19 Jan 2011I had an interesting discussion over coffee at the recent SOAP Symposium about the question of whether the article processing fee revenue model for open-access journals disenfranchises authors with fewer financial resources. It prompted me to write up a fuller explanation of why this worry is misplaced.
Opportunity for full participation in research by as wide a range of scholars as possible is, of course, central to our meritocratic notion of the scholarly endeavor. Perhaps the biggest impediment to such full participation — to getting to the point where one has a scholarly result to present to the world — is gaining access to the facilities for carrying out research in the first place, including access to the published literature. It makes little sense to worry about disenfranchisement from publishing research results if the alternative is disenfranchisement from the reading that would allow generating the results in the first place. For that reason, open access to the scholarly literature is inherently an enfranchising program.

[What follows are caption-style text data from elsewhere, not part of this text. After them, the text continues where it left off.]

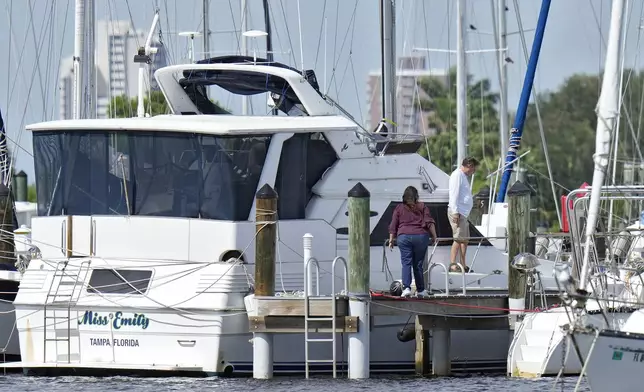 Owners secure their boats outside the Davis Islands Yacht Club Wednesday, Sept. 25, 2024, ahead of Hurricane Helene in Tampa, Fla. (AP Photo/Chris O'Meara)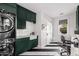 Modern laundry room with dark green cabinets, white subway tile, and a farmhouse sink at 6602 E Lafayette Blvd, Scottsdale, AZ 85251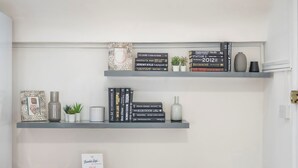 A bookshelf with books and decorative items, a small table with a sign, and a remote control. - The Cutesy - Fitzrovia - by Frankie Says (London)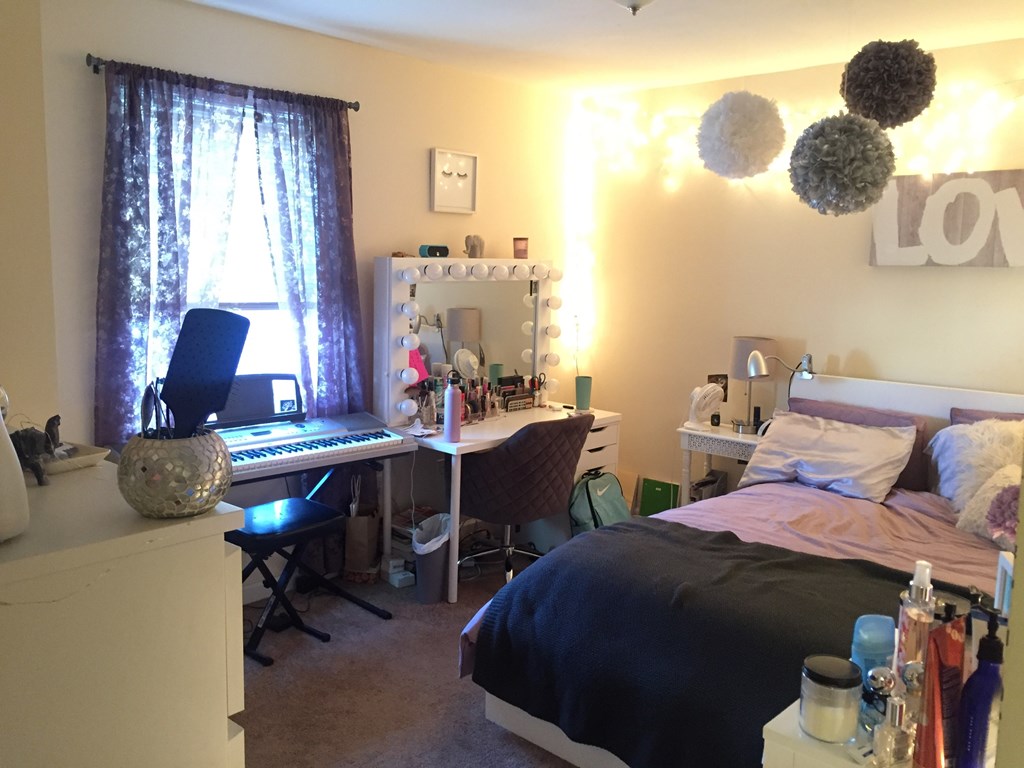 a bedroom with a bed and a desk with a keyboard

It also bears mentioning that it is not only open-access journals that charge author-side fees, the kinds of fees that critics complain are disenfranchising. Many subscription journals charge quite substantial fees as well. For NIH-funded research, the average is $1250 per article, which is plenty big enough to give your average developing-country scientist pause. One would be hard-pressed to impugn open-access journals on these grounds without roping in many subscription journals as well.
That being said, of course we want everyone to have the opportunity to publish in the scholarly literature, even those with lesser means. And there is a simple mechanism to allow for this with open-access journals that charge article processing fees. Journals can, should, and commonly do waive fees for necessitous authors. The details of these waiver policies differ. (See here for the PLoS policy or here for BioMed Central.) But the effect is the same: authors unable to afford the fees can still publish in these journals. More importantly, they can read the articles published in the journals too.

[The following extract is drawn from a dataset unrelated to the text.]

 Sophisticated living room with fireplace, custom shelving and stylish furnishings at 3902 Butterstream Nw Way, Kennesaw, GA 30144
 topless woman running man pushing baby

Some worry that authors requiring fee waivers may be discriminated against in the editorial process. Editorial processes must, of course, be kept separate from the financial processes. Different groups separated by a Chinese wall can handle the two issues. Indeed, the question of whether a waiver will be requested needn't even be raised until an editorial decision on a paper is finalized, eliminating any possibility of a conflict of interest. PLoS has an especially simple method for handling waivers. After a paper is accepted for publication, authors can request a waiver of the fee, which is always granted.
Of course, the waiver idea can't possibly be controversial. It is the same approach that subscription journal publishers use to address the reader-side disenfranchisement argument. They point out that the World Health Organization's Hinari program provides subsidized access to journals for scholars in a specified set of countries that have been deemed sufficiently impoverished. A similar eligibility criterion could be used for processing fee waivers. But an approach based on targeting individuals rather than countries has much to recommend it. It can be much better focused on the real problem. For instance, it can address authors in needy cohorts who happen to live in a country not on the approved list. There are unemployed scholars in first-world countries or faculty at small schools in developing countries, for example, for whom Hinari is no help, whereas a fee waiver allows them to fully participate in the open-access publishing milieu on both the reading and writing side.
[UPDATE 1/21/11: The recent news that publishers have withdrawn Bangladesh's access through the HINARI program (because Bangladesh is "start[ing] to secure active sales") makes regrettably clear the problem with this approach. Just because some researchers in Bangladesh may now fall within the scope of an institutional subscription, all are deprived access.]
The issue of fee waivers is important, and we should actively promote their availability. By way of example, many COPE-compliant open-access funds — including those at Harvard, Cornell, Dartmouth, MIT, and Columbia — will only cover fees for journals that have a waiver policy. Hopefully, this will provide some impetus for OA journals to institute reasonable waiver policies.
Ironically, Nature Publishing Group is entering the OA arena with Scientific Reports, a PLoS ONE competitor. Phil Davis reports that they are apparently not allowing for fee waivers, and points out that this could lead to a problem of adverse selection, where PLoS ONE ends up handling all of the fee-waived articles to their competitive disadvantage. On the other hand, if this turns out to be true, Scientific Reports will not be eligible for support from the COPE-compliant open-access funds as discussed above. There thus may be ways to mitigate the adverse selection problem.
With open access, we can enfranchise both the readers and the writers of the scholarly literature. We can, and we should.